## WHAT YOU NEED TO DO
Copy the items below word for word, starting at the line containing "In the photo, which" and continuing through the end of the items.

## INPUT FOR THIS TASK

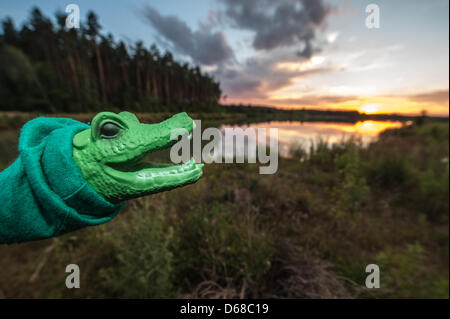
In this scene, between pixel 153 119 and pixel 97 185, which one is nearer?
pixel 97 185

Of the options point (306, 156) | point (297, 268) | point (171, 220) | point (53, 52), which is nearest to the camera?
point (297, 268)

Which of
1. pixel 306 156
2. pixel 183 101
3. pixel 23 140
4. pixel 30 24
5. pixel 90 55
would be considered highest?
pixel 30 24

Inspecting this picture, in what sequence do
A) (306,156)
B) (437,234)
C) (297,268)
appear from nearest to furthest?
(297,268), (437,234), (306,156)

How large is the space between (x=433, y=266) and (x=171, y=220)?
369cm

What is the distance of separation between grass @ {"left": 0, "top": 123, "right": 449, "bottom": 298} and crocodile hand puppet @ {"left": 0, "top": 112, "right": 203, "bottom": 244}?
22.1 inches

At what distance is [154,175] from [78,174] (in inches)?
8.7

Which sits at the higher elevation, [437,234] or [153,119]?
[153,119]

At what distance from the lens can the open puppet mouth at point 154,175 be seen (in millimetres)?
549

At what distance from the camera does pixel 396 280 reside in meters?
1.89

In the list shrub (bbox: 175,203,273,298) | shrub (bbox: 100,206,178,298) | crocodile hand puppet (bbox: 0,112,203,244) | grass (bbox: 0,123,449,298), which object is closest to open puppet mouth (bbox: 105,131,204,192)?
crocodile hand puppet (bbox: 0,112,203,244)

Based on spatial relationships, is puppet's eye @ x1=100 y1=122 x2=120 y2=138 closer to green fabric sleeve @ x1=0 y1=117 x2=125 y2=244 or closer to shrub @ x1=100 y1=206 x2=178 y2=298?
green fabric sleeve @ x1=0 y1=117 x2=125 y2=244

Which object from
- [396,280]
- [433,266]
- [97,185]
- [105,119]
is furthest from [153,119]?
[433,266]

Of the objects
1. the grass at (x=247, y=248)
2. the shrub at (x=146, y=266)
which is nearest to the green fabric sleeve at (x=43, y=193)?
the grass at (x=247, y=248)

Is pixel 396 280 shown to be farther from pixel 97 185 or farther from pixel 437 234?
pixel 97 185
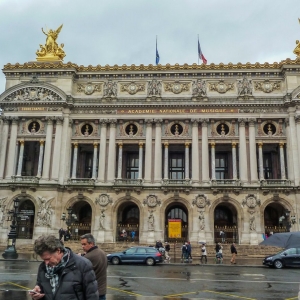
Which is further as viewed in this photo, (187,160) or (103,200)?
(187,160)

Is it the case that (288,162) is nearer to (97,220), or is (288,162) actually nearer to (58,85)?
(97,220)

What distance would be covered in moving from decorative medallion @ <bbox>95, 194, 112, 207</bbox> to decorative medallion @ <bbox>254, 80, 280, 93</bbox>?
73.3 feet

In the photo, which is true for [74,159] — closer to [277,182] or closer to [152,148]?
[152,148]

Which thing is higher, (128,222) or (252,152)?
(252,152)

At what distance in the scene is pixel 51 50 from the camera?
49156 mm

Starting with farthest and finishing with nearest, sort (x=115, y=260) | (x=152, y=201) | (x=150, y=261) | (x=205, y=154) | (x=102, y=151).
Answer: (x=102, y=151) < (x=205, y=154) < (x=152, y=201) < (x=115, y=260) < (x=150, y=261)

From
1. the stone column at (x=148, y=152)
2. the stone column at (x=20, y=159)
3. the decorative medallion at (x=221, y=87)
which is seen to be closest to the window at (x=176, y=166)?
the stone column at (x=148, y=152)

## CORRECT RESPONSE
In the photo, which is true for [74,159] — closer to [277,182] or closer to [152,148]?
[152,148]

Which thing is higher, (128,222) or (252,152)?
(252,152)

At what distance in the scene is pixel 51 50 from the camera?
49156 mm

Starting with farthest and finishing with nearest, sort (x=115, y=260) | (x=152, y=201) | (x=150, y=261) | (x=205, y=154) | (x=102, y=151).
Answer: (x=102, y=151) < (x=205, y=154) < (x=152, y=201) < (x=115, y=260) < (x=150, y=261)

From
1. the stone column at (x=148, y=152)
2. the stone column at (x=20, y=159)
3. the decorative medallion at (x=221, y=87)
which is seen to be closest to the window at (x=176, y=166)?
the stone column at (x=148, y=152)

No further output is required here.